Saudis planning for a war of attrition in Europe with Russia's oil industry
By Nick Cunningham
web posted November 23, 2015
Russia's central bank recently warned about the growing financial risks to the Russian economy from Saudi Arabia encroaching upon its traditional export market for crude oil. Russia sends 70 percent of its oil to Europe, but Saudi Arabia has been making inroads in the European market amid the oil price downturn.
The result is a heavier discount for Russia's crude oil, the so-called Urals blend. Bloomberg reported that the Urals typically lands in Rotterdam, a major European destination, at a discount to Brent of around $2 or less. But the discount has widened to $3.50 lately due to increased competition from Saudi Arabia. "Oil supplies to Europe from Saudi Arabia are probably adversely affecting Urals prices," the Russian central bank warned in a recent report.

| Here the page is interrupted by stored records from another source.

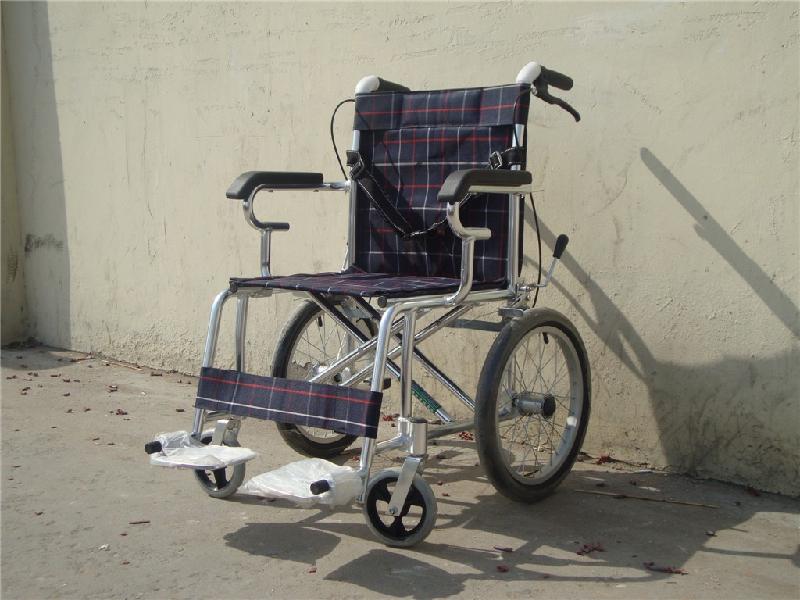 供應(yīng)康泰電鍍雙翻輪椅KTL-05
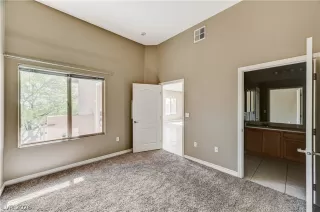 Photo #3: 2784483 Listing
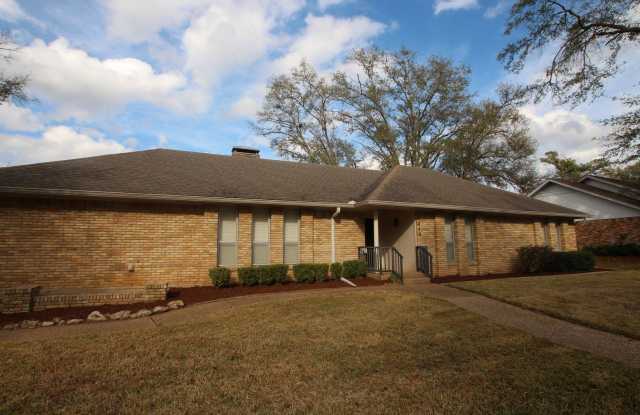 Coming Soon! Spacious 4 Bed/3 Bath Home in Tyler with a hot tub! photos photos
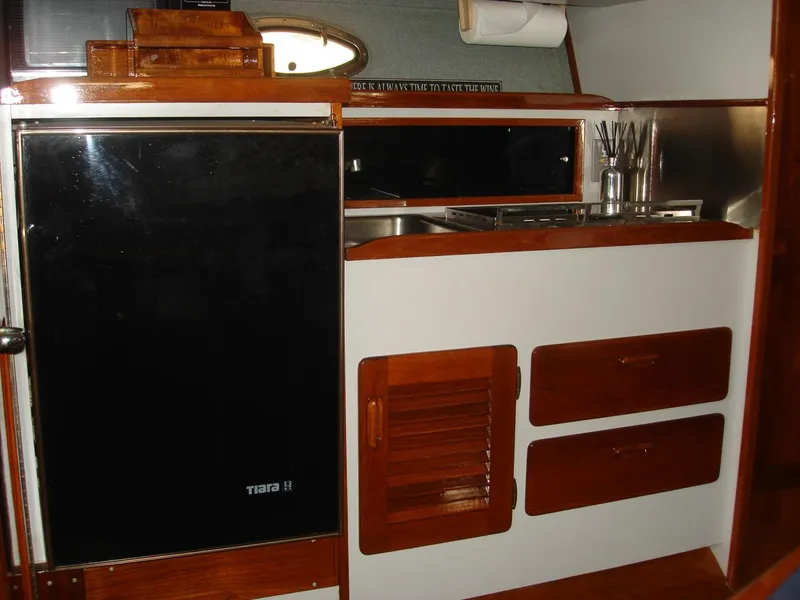 1987 Tiara Yachts Open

Russian officials have accused Saudi Arabia of "dumping" its oil in Europe, a move that Rosneft chief Igor Sechin said would "backfire."
Russia's economy has been battered by the collapse in crude prices, compounded by the screws of western sanctions. The Russian economy could shrink by 3.2 percent this year.

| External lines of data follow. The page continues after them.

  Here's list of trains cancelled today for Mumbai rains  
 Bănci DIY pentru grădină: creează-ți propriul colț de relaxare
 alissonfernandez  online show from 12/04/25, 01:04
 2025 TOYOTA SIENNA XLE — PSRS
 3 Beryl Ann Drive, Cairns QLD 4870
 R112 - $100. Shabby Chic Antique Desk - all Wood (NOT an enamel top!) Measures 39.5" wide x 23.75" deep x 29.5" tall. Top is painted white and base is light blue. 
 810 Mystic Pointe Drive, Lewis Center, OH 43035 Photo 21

Oil exports account for around half of the revenue taken in by the Russian government. And for an economy so dependent on oil, it is no surprise that the plummeting crude oil price has led to a dramatic depreciation of the ruble, although over the past month the currency regained some lost ground. The weakening currency has pushed up inflation, which creates a conundrum for the Russian central bank.
To stop the ruble from plunging further and to keep inflation from spiraling ever upwards, the Russian central bank took aggressive action by hiking interest rates to as high as 17 percent at the beginning of 2015. However, that has negatively impacted the economy. As the ruble stabilized, the bank dialed the interest rate back to 11 percent, where it stands today.
In response to the tough financial circumstances that Russia has found itself in, it sees no choice but to squeeze as much oil out of its aging fields as it can. So far, it has succeeded to some extent. Russian oil production is expected to rise by a modest 70,000 barrels per day in 2015, averaging 10.75 million barrels per day (mb/d) over the course of this year. Output hit a post-Soviet record of 10.78 mb/d in October, according to OPEC's latest monthly report.
However, the upside to Russia's oil production is limited. The Russian government needs revenue, so is not keen to cut taxes. The government is mulling a delay in the planned cut in export taxes, which, according to OPEC, could result in oil companies paying an additional $2 to $3 billion more in taxes. That could modestly cut into overall Russian oil production, perhaps pushing output down by 0.1 to 0.2 mb/d. In any case, Russia probably can't boost output any further. OPEC predicts Russia's oil production will remain flat through next year.
Globally, the competition between oil exporters won't ease in the near term. There are still too many barrels of crude floating around. OPEC predicts that non-OPEC supply will contract by just 0.13 mb/d in 2016, a rather trivial amount considering the extreme cut backs in investment and drilling activity.
Despite the fact that OPEC officials have consistently put on a brave face in public, insisting that markets will balance relatively quickly, OPEC's numbers tell a different story. The cartel sees U.S. shale contracting by just 100,000 barrels per day in 2016 from 2015, a volume that is nearly offset by several new projects beginning operations in the Gulf of Mexico.
Which brings us back to Europe. Saudi Arabia could be playing a longer game, intensifying its market share strategy by encroaching on Russia's traditional market in Europe. An increase in Saudi oil flowing to Europe threatens to undermine Russia's principle market. In its November report, OPEC reported that the Urals discount to Brent "almost tripled in October amid plentiful supplies, sagging refinery margins and wide availability of alternative grades from the Middle East."